Single holes in the ground about 2.5 centimetres diameter are quite likely to be occupied by bees or wasps but a collection of these small holes could indicate that there is a family of weasel living in the grass. Weasel like to hunt and feed on mice vole’s rats and small rabbits. When it is quiet and the sun is shining but the temperature is not too hot it is not uncommon to see a mother weasel running along the road with three or four young kits running in a line directly in her foot steps.
Where the older oak trees have started to decay from the wet and fungal attack there are frequently holes that become the home of many different creatures, not least are bees. Bees are a delicacy as far as badgers are concerned and these nocturnal shy and private animals will dig a hole with their feet through nearly anything to get their nose and tongue into a bees hive. Badgers are commonly seen when there is a full moon and clear night sky often in a field after it has rained when they can dig, collect and feed on the earth worms.

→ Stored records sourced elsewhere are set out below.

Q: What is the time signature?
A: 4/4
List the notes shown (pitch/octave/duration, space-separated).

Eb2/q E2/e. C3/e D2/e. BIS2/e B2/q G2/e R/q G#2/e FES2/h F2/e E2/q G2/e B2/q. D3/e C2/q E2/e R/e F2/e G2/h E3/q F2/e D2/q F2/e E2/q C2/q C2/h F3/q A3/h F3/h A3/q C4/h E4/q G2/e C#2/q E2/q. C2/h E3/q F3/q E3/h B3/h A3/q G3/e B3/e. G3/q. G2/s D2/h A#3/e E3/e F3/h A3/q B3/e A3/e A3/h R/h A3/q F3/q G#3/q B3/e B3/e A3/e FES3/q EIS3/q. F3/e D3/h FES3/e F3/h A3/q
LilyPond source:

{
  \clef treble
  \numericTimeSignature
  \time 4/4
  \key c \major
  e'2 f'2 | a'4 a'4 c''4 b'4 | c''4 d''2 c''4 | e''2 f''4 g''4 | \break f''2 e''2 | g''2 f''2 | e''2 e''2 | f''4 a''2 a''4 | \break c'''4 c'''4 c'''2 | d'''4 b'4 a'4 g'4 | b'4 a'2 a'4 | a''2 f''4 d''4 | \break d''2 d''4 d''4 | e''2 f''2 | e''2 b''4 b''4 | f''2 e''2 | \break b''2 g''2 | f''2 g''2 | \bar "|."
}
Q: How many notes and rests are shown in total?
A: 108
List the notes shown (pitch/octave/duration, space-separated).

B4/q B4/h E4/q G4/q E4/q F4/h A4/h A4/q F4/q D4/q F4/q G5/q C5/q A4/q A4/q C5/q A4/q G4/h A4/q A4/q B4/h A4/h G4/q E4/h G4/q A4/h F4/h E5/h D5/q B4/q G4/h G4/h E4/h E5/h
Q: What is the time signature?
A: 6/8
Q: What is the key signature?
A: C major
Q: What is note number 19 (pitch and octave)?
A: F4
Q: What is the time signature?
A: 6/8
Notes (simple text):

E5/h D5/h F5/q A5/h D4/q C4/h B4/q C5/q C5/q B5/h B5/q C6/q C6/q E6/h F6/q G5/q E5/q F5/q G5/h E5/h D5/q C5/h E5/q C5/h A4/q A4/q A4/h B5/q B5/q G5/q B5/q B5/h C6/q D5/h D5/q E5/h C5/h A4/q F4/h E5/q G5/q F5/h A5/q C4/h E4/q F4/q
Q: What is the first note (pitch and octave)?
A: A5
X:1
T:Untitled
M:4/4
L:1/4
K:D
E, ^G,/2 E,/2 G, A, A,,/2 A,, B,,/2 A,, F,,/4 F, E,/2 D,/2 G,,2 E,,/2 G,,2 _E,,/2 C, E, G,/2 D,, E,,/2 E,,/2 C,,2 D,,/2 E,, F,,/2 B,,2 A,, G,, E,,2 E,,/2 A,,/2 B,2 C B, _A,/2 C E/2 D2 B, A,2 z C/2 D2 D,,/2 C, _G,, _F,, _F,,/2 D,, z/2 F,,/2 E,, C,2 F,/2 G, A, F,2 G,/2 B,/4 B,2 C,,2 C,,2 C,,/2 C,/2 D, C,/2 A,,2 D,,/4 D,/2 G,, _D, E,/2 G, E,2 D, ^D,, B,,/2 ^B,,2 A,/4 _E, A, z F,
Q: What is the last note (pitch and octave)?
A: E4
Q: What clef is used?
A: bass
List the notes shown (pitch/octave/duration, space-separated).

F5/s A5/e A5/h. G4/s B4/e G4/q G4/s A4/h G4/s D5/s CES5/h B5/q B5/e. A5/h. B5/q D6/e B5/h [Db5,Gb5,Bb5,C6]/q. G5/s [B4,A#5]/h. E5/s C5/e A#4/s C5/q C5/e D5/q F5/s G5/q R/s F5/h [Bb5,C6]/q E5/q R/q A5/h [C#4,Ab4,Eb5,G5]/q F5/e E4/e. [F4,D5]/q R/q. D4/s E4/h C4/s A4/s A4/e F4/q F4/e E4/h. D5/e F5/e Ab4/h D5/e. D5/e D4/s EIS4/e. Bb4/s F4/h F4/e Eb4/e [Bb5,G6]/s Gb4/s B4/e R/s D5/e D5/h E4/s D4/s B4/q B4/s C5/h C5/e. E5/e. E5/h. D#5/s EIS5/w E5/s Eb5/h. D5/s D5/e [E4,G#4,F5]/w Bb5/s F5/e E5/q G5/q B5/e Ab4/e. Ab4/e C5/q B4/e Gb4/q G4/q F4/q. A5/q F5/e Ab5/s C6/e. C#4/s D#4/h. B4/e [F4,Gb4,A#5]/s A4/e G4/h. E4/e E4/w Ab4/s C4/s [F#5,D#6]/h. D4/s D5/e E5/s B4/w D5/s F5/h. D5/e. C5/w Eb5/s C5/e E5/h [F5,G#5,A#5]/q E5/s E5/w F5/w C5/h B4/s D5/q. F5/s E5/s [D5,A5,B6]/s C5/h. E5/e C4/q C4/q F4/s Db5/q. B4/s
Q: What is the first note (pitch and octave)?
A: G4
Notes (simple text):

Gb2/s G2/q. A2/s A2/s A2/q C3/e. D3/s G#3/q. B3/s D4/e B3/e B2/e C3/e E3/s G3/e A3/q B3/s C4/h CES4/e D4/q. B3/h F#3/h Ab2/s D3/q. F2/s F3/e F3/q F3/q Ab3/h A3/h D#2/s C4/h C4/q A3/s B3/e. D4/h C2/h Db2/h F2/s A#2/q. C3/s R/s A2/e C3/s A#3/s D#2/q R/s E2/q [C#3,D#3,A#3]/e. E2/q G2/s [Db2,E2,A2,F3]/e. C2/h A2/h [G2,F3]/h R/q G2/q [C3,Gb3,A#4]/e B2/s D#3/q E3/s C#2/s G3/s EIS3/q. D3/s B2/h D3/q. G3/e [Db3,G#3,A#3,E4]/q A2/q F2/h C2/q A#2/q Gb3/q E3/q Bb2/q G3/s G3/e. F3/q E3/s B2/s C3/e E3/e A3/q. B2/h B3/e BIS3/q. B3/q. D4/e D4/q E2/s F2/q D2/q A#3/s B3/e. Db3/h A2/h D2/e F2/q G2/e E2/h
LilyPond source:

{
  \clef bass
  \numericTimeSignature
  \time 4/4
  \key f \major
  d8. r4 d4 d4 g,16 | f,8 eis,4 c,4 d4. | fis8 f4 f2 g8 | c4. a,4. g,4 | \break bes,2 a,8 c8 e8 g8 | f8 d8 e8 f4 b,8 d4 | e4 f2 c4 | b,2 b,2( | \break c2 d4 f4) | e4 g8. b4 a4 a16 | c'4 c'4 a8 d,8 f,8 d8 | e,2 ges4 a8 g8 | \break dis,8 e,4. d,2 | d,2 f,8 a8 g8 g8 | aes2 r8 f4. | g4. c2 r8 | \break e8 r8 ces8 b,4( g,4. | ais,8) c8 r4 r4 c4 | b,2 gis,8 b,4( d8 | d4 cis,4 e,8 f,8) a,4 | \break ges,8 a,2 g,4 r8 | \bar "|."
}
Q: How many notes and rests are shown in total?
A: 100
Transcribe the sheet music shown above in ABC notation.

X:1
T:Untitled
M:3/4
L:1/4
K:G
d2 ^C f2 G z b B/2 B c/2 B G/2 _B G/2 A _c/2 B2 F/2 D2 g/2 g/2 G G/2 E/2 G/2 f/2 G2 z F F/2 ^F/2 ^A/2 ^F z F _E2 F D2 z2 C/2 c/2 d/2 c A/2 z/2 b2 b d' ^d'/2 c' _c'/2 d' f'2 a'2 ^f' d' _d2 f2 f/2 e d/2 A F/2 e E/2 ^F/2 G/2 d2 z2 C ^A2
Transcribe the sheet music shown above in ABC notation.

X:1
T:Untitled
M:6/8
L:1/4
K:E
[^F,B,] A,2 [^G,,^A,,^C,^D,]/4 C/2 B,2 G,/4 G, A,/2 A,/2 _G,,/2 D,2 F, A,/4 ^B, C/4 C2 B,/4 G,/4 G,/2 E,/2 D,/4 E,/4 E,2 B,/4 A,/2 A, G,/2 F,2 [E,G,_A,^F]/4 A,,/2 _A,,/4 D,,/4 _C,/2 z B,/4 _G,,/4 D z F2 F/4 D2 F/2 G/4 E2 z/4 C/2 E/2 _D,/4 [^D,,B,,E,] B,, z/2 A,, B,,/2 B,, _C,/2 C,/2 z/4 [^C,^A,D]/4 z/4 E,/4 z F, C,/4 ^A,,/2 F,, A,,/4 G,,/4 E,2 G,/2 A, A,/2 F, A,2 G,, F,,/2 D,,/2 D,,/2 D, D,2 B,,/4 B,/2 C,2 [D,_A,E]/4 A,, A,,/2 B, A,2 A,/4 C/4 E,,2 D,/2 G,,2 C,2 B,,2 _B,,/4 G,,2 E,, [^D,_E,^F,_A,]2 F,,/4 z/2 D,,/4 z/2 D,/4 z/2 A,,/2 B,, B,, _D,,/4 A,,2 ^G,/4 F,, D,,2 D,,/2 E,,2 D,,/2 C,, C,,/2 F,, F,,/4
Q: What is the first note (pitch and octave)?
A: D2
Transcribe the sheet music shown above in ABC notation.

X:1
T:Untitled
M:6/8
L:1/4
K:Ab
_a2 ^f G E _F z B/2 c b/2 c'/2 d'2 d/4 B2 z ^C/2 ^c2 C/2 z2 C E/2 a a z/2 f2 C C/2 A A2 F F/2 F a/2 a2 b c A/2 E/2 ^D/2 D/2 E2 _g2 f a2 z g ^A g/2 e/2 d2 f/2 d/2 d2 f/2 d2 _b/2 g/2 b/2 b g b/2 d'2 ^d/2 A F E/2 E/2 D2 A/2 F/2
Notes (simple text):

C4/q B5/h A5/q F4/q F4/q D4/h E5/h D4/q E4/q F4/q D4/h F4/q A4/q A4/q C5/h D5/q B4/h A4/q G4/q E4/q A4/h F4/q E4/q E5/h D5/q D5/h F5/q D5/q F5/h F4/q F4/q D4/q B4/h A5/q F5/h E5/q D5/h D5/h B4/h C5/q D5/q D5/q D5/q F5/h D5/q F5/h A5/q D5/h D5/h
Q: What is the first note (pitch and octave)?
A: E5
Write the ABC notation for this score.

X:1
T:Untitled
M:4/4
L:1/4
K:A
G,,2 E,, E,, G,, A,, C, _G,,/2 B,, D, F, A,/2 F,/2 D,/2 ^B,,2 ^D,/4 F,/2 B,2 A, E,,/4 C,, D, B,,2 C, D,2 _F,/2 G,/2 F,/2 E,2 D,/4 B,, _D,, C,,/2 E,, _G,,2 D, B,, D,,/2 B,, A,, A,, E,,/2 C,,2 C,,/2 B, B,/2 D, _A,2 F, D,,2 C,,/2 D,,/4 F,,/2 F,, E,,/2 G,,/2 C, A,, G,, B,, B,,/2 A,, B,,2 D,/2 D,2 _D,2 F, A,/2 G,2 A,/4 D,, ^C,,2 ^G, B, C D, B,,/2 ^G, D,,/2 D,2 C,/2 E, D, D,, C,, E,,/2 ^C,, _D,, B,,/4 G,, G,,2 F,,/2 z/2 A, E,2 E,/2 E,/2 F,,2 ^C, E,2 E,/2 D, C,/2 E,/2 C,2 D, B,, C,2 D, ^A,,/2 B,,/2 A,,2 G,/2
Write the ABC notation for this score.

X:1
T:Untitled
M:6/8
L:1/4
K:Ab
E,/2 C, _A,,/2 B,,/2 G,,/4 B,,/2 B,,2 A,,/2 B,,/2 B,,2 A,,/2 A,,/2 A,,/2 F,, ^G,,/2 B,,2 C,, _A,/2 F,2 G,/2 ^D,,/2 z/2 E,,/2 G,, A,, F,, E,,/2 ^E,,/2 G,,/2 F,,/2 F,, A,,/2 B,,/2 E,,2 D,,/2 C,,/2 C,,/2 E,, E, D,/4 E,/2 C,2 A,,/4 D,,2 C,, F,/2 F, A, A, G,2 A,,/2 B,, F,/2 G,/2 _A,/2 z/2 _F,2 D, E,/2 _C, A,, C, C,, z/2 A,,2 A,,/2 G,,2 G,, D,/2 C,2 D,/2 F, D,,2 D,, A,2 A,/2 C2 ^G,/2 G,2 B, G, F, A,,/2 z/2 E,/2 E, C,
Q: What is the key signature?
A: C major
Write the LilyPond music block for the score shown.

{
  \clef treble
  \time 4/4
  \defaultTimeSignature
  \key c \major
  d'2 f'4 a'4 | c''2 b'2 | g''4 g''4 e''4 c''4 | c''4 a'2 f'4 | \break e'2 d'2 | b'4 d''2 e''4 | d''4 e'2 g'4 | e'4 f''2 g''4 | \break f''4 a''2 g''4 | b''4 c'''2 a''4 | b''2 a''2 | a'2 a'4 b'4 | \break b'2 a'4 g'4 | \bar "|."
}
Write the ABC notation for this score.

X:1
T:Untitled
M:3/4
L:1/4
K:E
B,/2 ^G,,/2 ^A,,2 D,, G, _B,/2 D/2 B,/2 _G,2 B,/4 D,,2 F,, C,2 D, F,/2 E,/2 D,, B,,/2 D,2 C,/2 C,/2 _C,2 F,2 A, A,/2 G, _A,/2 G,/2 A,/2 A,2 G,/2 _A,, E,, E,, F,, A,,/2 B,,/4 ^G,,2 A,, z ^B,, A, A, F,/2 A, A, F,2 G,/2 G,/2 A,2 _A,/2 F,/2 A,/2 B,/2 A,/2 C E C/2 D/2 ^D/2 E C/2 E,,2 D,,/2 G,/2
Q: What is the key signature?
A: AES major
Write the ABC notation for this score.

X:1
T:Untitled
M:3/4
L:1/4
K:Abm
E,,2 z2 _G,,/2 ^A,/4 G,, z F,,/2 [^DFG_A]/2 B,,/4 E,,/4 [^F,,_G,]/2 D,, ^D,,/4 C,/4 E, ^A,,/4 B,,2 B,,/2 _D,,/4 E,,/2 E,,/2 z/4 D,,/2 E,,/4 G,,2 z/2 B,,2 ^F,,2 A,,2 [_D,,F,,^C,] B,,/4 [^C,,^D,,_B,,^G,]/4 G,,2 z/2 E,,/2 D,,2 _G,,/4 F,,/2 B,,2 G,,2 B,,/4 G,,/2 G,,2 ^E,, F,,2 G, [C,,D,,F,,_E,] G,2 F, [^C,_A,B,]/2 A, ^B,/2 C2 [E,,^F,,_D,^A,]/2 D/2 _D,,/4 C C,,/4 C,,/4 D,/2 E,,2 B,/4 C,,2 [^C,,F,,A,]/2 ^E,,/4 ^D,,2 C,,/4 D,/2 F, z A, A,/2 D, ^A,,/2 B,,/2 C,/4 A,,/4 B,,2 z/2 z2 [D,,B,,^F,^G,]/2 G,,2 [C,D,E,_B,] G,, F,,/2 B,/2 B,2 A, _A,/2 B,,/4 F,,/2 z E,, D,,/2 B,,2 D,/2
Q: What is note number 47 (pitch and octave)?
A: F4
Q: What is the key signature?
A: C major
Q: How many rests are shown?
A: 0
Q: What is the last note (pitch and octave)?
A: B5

Foxes are seen at any time of day or night although they tend to hunt nocturnally. Their body coat varies in colour from the traditional red fox to a more rusty orange and in some cases a dark tan. The dark tan in the coat appears in the upper legs and extends up and over the fox’s back, giving the appearance of a ‘black fox.’
Count all the different butterflies
Butterflies are a delight to see in the summer months flitting from one leaf to another then over the hedge and back again, showing off their long antenna, slender bodies and most beautiful wings.
The following have been seen on the site this last year, can you add to this list with your own photograph?
Forest brown is the most common seen, but also found here are Meadow Brown, Peacock butterfly, Tortoiseshell, Ringlet, Speckled Wood. We have also had a rare butterfly spotted here at Gabriel’s called a Purple Emperor.
Cycle the Eden Valley
There are lots of roads and lanes to explore.
As the Eden Valley is a level bottom, the roads and lanes from the estate are perfect for all abilities of rider to explore. Particularly when travelling into the hills to the south which extend up to Ashdown Forest with wide open spaces showing off miles of purple heather and in the spring vivid yellow banks of gorse. To the north are the North Downs with views not only across but spectacularly the length of the valley.